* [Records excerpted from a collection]

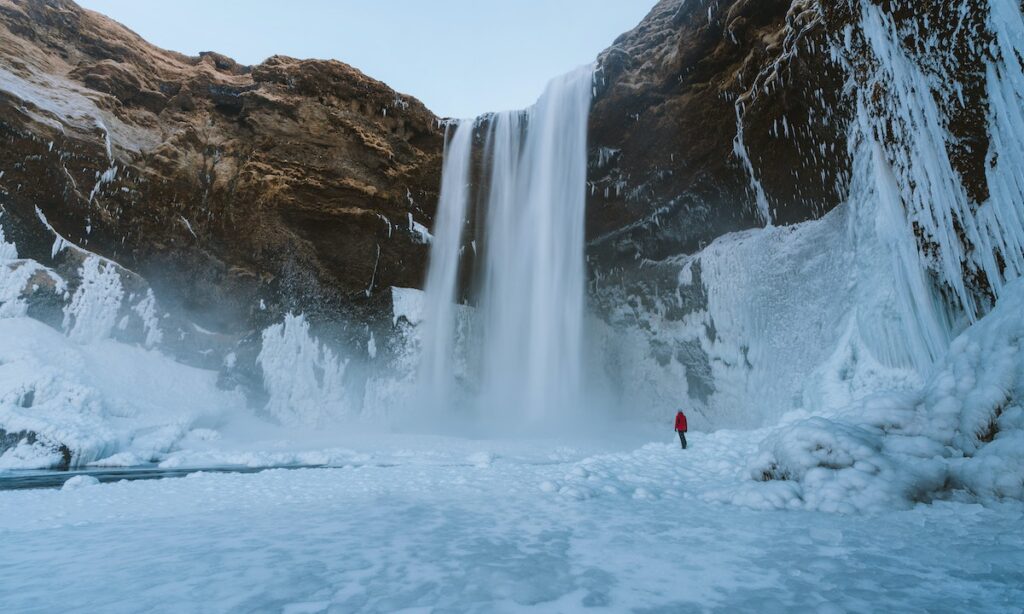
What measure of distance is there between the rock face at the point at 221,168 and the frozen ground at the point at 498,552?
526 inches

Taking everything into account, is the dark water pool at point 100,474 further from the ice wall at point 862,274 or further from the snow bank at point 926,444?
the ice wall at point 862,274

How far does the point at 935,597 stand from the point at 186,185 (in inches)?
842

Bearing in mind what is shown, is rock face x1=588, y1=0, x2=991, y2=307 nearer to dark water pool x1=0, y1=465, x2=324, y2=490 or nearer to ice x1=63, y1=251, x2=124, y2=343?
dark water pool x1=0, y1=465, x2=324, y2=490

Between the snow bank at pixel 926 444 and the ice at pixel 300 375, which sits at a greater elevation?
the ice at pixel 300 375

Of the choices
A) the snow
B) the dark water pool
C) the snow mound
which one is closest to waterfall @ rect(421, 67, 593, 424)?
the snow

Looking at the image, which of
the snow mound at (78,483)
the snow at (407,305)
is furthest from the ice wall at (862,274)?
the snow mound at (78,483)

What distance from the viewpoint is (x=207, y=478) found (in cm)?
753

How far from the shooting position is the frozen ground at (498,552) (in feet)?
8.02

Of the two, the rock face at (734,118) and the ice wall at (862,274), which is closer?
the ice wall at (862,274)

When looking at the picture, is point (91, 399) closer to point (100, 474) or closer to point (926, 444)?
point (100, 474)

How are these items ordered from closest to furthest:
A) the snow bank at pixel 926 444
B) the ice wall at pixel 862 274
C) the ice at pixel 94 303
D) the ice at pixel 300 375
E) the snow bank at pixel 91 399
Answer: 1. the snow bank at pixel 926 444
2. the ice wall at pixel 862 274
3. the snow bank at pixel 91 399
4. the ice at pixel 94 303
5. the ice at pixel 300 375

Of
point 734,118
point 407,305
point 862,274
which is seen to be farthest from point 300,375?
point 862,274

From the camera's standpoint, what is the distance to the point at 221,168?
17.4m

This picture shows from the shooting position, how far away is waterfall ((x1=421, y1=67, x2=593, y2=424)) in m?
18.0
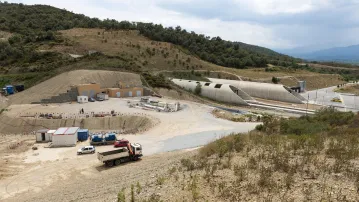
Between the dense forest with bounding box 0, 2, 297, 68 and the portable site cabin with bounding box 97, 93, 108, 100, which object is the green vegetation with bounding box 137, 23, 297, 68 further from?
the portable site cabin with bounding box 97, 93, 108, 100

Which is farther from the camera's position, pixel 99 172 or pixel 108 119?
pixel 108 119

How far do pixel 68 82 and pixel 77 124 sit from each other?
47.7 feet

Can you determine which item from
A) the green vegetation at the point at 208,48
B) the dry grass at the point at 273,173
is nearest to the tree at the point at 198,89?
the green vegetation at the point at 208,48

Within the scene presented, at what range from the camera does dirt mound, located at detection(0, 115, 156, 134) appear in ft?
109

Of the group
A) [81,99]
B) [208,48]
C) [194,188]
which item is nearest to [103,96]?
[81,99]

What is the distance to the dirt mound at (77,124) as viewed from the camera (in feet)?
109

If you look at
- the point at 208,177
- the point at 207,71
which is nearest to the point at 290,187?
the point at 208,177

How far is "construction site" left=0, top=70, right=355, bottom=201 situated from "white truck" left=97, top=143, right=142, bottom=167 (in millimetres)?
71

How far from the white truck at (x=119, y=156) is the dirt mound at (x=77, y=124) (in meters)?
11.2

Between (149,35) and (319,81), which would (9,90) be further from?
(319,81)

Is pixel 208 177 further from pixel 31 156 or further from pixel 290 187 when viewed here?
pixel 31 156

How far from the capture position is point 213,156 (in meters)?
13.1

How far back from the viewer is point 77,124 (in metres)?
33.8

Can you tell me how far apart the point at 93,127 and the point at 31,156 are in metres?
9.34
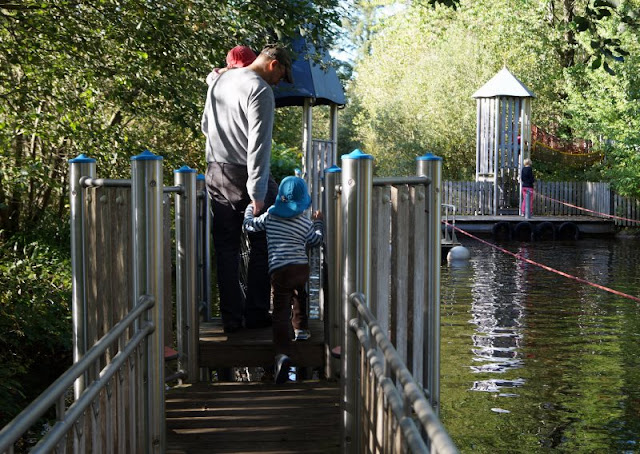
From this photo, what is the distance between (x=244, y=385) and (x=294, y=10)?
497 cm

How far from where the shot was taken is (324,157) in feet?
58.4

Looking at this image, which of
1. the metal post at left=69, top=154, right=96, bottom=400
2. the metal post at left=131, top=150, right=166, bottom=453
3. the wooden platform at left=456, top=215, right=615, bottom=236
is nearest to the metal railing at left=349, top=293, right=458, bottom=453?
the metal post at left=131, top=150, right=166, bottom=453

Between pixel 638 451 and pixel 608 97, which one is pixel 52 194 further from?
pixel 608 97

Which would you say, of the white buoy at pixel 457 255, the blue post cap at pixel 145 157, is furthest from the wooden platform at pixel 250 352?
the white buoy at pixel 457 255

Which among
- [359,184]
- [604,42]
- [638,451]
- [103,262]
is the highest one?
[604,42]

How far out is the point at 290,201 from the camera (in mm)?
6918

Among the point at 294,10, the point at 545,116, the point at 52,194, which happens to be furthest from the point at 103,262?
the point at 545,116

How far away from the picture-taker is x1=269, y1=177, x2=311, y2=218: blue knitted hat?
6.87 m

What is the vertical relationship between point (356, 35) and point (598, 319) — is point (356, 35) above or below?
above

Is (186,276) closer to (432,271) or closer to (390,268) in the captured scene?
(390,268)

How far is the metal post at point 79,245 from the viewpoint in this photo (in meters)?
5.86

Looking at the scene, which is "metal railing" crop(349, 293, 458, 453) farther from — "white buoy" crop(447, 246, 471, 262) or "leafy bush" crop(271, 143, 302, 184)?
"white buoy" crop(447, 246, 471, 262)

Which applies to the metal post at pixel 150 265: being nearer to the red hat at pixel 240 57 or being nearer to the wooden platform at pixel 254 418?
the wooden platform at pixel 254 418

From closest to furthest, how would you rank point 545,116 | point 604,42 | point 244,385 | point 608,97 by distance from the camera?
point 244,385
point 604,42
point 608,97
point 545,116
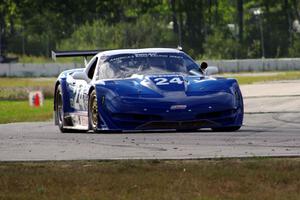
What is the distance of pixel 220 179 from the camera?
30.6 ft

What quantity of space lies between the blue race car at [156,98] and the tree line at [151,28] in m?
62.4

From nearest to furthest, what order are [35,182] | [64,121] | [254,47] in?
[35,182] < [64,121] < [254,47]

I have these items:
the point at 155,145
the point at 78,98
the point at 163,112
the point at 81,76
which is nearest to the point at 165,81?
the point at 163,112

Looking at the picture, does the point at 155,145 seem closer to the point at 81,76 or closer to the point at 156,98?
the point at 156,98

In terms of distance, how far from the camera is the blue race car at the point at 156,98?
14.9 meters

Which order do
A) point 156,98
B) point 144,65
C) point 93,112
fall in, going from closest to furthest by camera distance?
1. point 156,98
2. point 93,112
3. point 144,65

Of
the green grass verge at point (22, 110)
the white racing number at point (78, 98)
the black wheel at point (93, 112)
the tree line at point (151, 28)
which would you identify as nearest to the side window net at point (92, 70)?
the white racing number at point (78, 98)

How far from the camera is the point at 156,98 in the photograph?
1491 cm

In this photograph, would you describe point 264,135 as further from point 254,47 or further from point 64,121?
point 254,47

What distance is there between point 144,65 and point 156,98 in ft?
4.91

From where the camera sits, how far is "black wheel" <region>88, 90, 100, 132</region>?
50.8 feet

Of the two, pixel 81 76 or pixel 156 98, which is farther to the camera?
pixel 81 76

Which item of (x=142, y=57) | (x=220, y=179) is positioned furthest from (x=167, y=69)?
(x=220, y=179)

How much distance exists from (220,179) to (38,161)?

* [Description of the task] Can you swap "frozen ground" for "icy ground" throughout the records and give them again with nothing else changed? Leave the pictures out of your answer.

* [Answer to this task]
What measure of distance is there between the rock face at the point at 221,168 and the icy ground at the point at 498,552?
526 inches

Taking everything into account, is the dark water pool at point 100,474 further from the ice wall at point 862,274 or further from the snow bank at point 926,444?
the ice wall at point 862,274

How far does the point at 935,597 stand from the point at 186,185 (in inches)?
842

Bearing in mind what is shown, is rock face x1=588, y1=0, x2=991, y2=307 nearer to dark water pool x1=0, y1=465, x2=324, y2=490 or nearer to ice x1=63, y1=251, x2=124, y2=343?
dark water pool x1=0, y1=465, x2=324, y2=490

Between the snow bank at pixel 926 444 and the ice at pixel 300 375, which sits at a greater elevation?
the ice at pixel 300 375

Of the choices
A) the snow
B) the dark water pool
C) the snow mound
which one is closest to waterfall @ rect(421, 67, 593, 424)?
the snow

Looking at the image, which of
the snow mound at (78,483)
the snow at (407,305)
is furthest from the ice wall at (862,274)?
the snow mound at (78,483)

What distance from the viewpoint is (x=207, y=478) found (in cm)?
753

How far from the shooting position is the icy ground at (498,552) (in feet)?
8.02

Of the two, the rock face at (734,118) and the ice wall at (862,274), which is closer?
the ice wall at (862,274)

When looking at the picture, is point (91, 399) closer to point (100, 474) or closer to point (926, 444)?
point (100, 474)

How are these items ordered from closest to furthest:
A) the snow bank at pixel 926 444
B) the ice wall at pixel 862 274
C) the ice at pixel 94 303
D) the ice at pixel 300 375
E) the snow bank at pixel 91 399
Answer: 1. the snow bank at pixel 926 444
2. the ice wall at pixel 862 274
3. the snow bank at pixel 91 399
4. the ice at pixel 94 303
5. the ice at pixel 300 375

Of
point 734,118
point 407,305
point 862,274
which is seen to be farthest from point 300,375?
point 862,274

From the camera's standpoint, what is the distance to the point at 221,168?
17.4m

This picture shows from the shooting position, how far away is waterfall ((x1=421, y1=67, x2=593, y2=424)) in m?
18.0
Between the dense forest with bounding box 0, 2, 297, 68 and the portable site cabin with bounding box 97, 93, 108, 100, which object is the green vegetation with bounding box 137, 23, 297, 68 further from?
the portable site cabin with bounding box 97, 93, 108, 100

Which is farther from the camera's position, pixel 99 172 or pixel 108 119?
pixel 108 119

How far do pixel 68 82 and pixel 77 124 sit from each other?
47.7 feet

Can you determine which item from
A) the green vegetation at the point at 208,48
B) the dry grass at the point at 273,173
is nearest to the tree at the point at 198,89?
the green vegetation at the point at 208,48

Within the scene presented, at what range from the camera does dirt mound, located at detection(0, 115, 156, 134) appear in ft?
109

Of the group
A) [81,99]
B) [208,48]
C) [194,188]
which item is nearest to [103,96]?
[81,99]

What is the distance to the dirt mound at (77,124) as viewed from the camera (in feet)?
109

If you look at
- the point at 208,177
- the point at 207,71
which is nearest to the point at 290,187?
the point at 208,177

How far is "construction site" left=0, top=70, right=355, bottom=201 situated from "white truck" left=97, top=143, right=142, bottom=167 (in millimetres)?
71

How far from the white truck at (x=119, y=156) is the dirt mound at (x=77, y=124) (in meters)?
11.2

Between (149,35) and (319,81), which would (9,90) be further from?
(319,81)

Is pixel 208 177 further from pixel 31 156 or further from pixel 290 187 when viewed here?
pixel 31 156

How far from the capture position is point 213,156 (in meters)?
13.1

How far back from the viewer is point 77,124 (in metres)?
33.8

Can you tell me how far apart the point at 93,127 and the point at 31,156 are in metres?
9.34
From this photo, what is the distance between (x=244, y=385) and (x=294, y=10)?
497 cm

How far from where the shot was taken is (324,157) in feet?
58.4

Looking at this image, which of
1. the metal post at left=69, top=154, right=96, bottom=400
2. the metal post at left=131, top=150, right=166, bottom=453
3. the wooden platform at left=456, top=215, right=615, bottom=236
is nearest to the metal railing at left=349, top=293, right=458, bottom=453?
the metal post at left=131, top=150, right=166, bottom=453

Between pixel 638 451 and pixel 608 97, which one is pixel 52 194 further from?
pixel 608 97

Which would you say, of the white buoy at pixel 457 255, the blue post cap at pixel 145 157, is furthest from the wooden platform at pixel 250 352?
the white buoy at pixel 457 255

Which among
- [359,184]
- [604,42]
- [638,451]
- [103,262]
is the highest one?
[604,42]

How far out is the point at 290,201 from the camera (in mm)?
6918

Among the point at 294,10, the point at 545,116, the point at 52,194, which happens to be furthest from the point at 103,262?
the point at 545,116

How far away from the picture-taker is x1=269, y1=177, x2=311, y2=218: blue knitted hat?
6.87 m

What is the vertical relationship between point (356, 35) and point (598, 319) — is point (356, 35) above or below?
above

Is (186,276) closer to (432,271) or closer to (390,268) in the captured scene?
(390,268)

How far is the metal post at point 79,245 from the viewpoint in this photo (in meters)?
5.86

Looking at the scene, which is "metal railing" crop(349, 293, 458, 453) farther from — "white buoy" crop(447, 246, 471, 262) or "leafy bush" crop(271, 143, 302, 184)?
"white buoy" crop(447, 246, 471, 262)

Which applies to the metal post at pixel 150 265: being nearer to the red hat at pixel 240 57 or being nearer to the wooden platform at pixel 254 418?
the wooden platform at pixel 254 418

From closest to furthest, how would you rank point 545,116 | point 604,42 | point 244,385 | point 608,97 by distance from the camera?
point 244,385
point 604,42
point 608,97
point 545,116
What is the distance of pixel 220 179 from the camera?
30.6 ft

What quantity of space lies between the blue race car at [156,98] and the tree line at [151,28] in m?
62.4

From nearest to furthest, what order are [35,182] | [64,121] | [254,47] in?
[35,182] < [64,121] < [254,47]

I have these items:
the point at 155,145
the point at 78,98
the point at 163,112
the point at 81,76
which is nearest to the point at 165,81?
the point at 163,112

Looking at the picture, does the point at 155,145 seem closer to the point at 81,76 or closer to the point at 156,98?
the point at 156,98

In terms of distance, how far from the camera is the blue race car at the point at 156,98?
14.9 meters

Which order do
A) point 156,98
B) point 144,65
C) point 93,112
fall in, going from closest to furthest by camera distance?
1. point 156,98
2. point 93,112
3. point 144,65

Of
the green grass verge at point (22, 110)
the white racing number at point (78, 98)
the black wheel at point (93, 112)
the tree line at point (151, 28)
which would you identify as nearest to the side window net at point (92, 70)?
the white racing number at point (78, 98)

How far from the camera is the point at 156,98 in the photograph?
1491 cm

In this photograph, would you describe point 264,135 as further from point 254,47 or further from point 64,121?
point 254,47

What distance is there between point 144,65 and point 156,98 in ft?
4.91

From where the camera sits, how far is "black wheel" <region>88, 90, 100, 132</region>?
50.8 feet

Of the two, pixel 81 76 or pixel 156 98, which is farther to the camera?
pixel 81 76

Which item of (x=142, y=57) | (x=220, y=179) is positioned furthest from (x=167, y=69)?
(x=220, y=179)

How much distance exists from (220,179) to (38,161)?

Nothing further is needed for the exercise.